Department of Orthopaedics, Second Affiliated Hospital of Soochow University, 1055 Sanxiang Road, Suzhou, Jiangsu, China.
Department of Orthopaedics, First People's Hospital of Xuzhou, 269 Daxue Road, Xuzhou, Jiangsu, China.
BMC Surg. 2022 Oct 22;22(1):365. doi: 10.1186/s12893-022-01814-6.
There has been increased development of robotic technologies for the accuracy of percutaneous pedicle screw placement. However, it remains unclear whether the robot really optimize the selection of screw sizes and enhance screw stability. The purpose of this study is to compare the sizes (diameter and length), placement accuracy and the loosening rate of pedicle screws using robotic-assisted versus conventional fluoroscopy approaches for thoracolumbar fractures.
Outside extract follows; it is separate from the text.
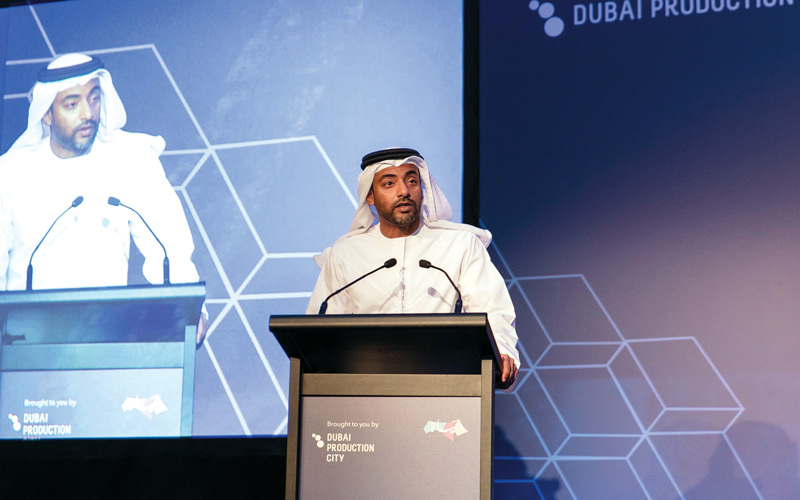 ماجد السويدي:&laquo;رأينا مدى التغيير الذي يشهده قطاع الإعلام، والتطوّر المستمر الذي يحققه&raquo;.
A retrospective cohort study was conducted to evaluate 70 consecutive patients [34 cases of robot-assisted percutaneous pedicle screw fixation (RAF) and 36 of conventional fluoroscopy-guided percutaneous pedicle screw fixation (FGF)]. Demographics, clinical characteristics, and radiological features were recorded. Pedicle screw length, diameter, and pedicle screw placement accuracy were assessed. The patients' sagittal kyphosis Cobb angles (KCA), anterior vertebral height ratios (VHA), and screw loosening rate were evaluated by radiographic data 1 year after surgery.
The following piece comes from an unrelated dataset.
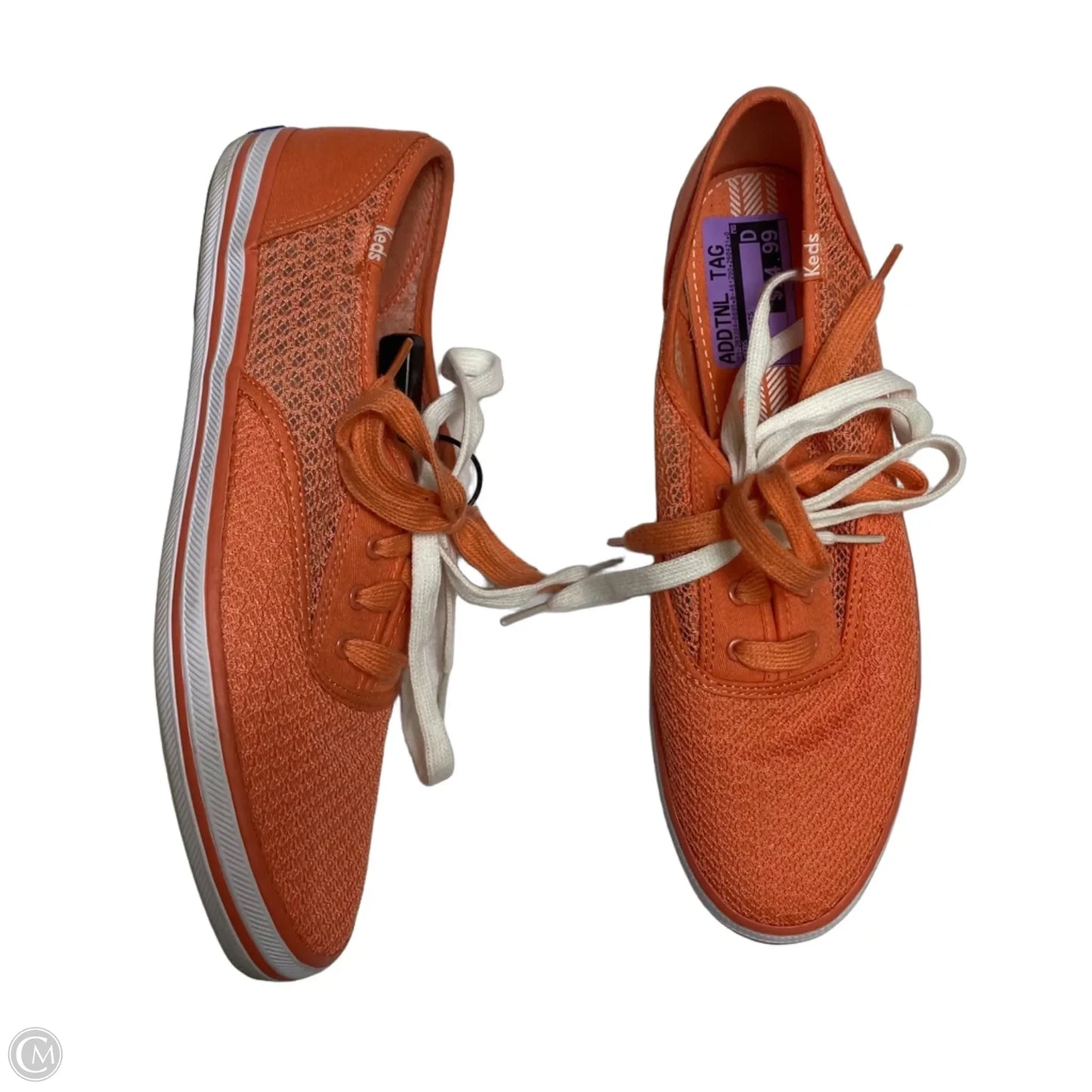 Shoes Flats By Keds In Orange, Size: 10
There was no significant difference in the mean computed tomography (CT) Hounsfield unit (HU) values, operation duration, or length of hospital stay between the groups. Compared with the FGF group, the RAF group had a lower fluoroscopy frequency [14 (12-18) vs. 21 (16-25), P < 0.001] and a higher "grade A + B" pedicle screw placement rate (96.5% vs. 89.4%, P < 0.05). The mean screw diameter was 6.04 ± 0.55 mm in the RAF group and 5.78 ± 0.50 mm in the FGF group (P < 0.001). The mean screw length was 50.45 ± 4.37 mm in the RAF group and 48.63 ± 3.86 mm in the FGF group (P < 0.001). The correction loss of the KCA and VHR of the RAF group was less than that of the FGT group at the 1-year follow-up [(3.8 ± 1.8° vs. 4.9 ± 4.2°) and (5.5 ± 4.9% vs. 6.4 ± 5.7%)], and screw loosening occurred in 2 out of 34 patients (5.9%) in the RAF group, and 6 out of 36 patients (16.7%) in the FGF group, but there were no significant differences (P > 0.05).
Compared with the fluoroscopy-guided technique, robotic-assisted spine surgery decreased radiation exposure and optimizes screw trajectories and dimensions intraoperatively. Although not statistically significant, the loosening rate of the RAF group was lower that of than the FGT group.
为了提高经皮椎弓根螺钉置入的准确性,机器人技术得到了越来越多的发展。然而,机器人是否真的能优化螺钉尺寸的选择并增强螺钉稳定性仍不清楚。本研究的目的是比较机器人辅助与传统透视引导下胸腰椎骨折经皮椎弓根螺钉固定的螺钉大小(直径和长度)、置钉准确性和松动率。
回顾性队列研究评估了 70 例连续患者[机器人辅助经皮椎弓根螺钉固定 34 例(RAF 组)和传统透视引导经皮椎弓根螺钉固定 36 例(FGF 组)]。记录患者的人口统计学、临床特征和影像学特征。评估椎弓根螺钉的长度、直径和置钉准确性。术后 1 年通过影像学数据评估患者的矢状面后凸 Cobb 角(KCA)、椎体前缘高度比(VHA)和螺钉松动率。
两组间 CT 平均亨氏单位(HU)值、手术时间和住院时间无显著差异。与 FGF 组相比,RAF 组透视频率更低[14(12-18)比 21(16-25),P<0.001],“A+B 级”椎弓根螺钉置钉率更高(96.5%比 89.4%,P<0.05)。RAF 组平均螺钉直径为 6.04±0.55mm,FGF 组为 5.78±0.50mm(P<0.001)。RAF 组平均螺钉长度为 50.45±4.37mm,FGF 组为 48.63±3.86mm(P<0.001)。RAF 组术后 1 年 KCA 和 VHR 的矫正丢失小于 FGF 组[(3.8±1.8°比 4.9±4.2°)和(5.5±4.9%比 6.4±5.7%)],RAF 组 34 例中有 2 例(5.9%)发生螺钉松动,FGF 组 36 例中有 6 例(16.7%)发生螺钉松动,但差异无统计学意义(P>0.05)。
与透视引导技术相比,机器人辅助脊柱手术可减少辐射暴露,并优化术中螺钉轨迹和尺寸。虽然没有统计学意义,但 RAF 组的松动率低于 FGT 组。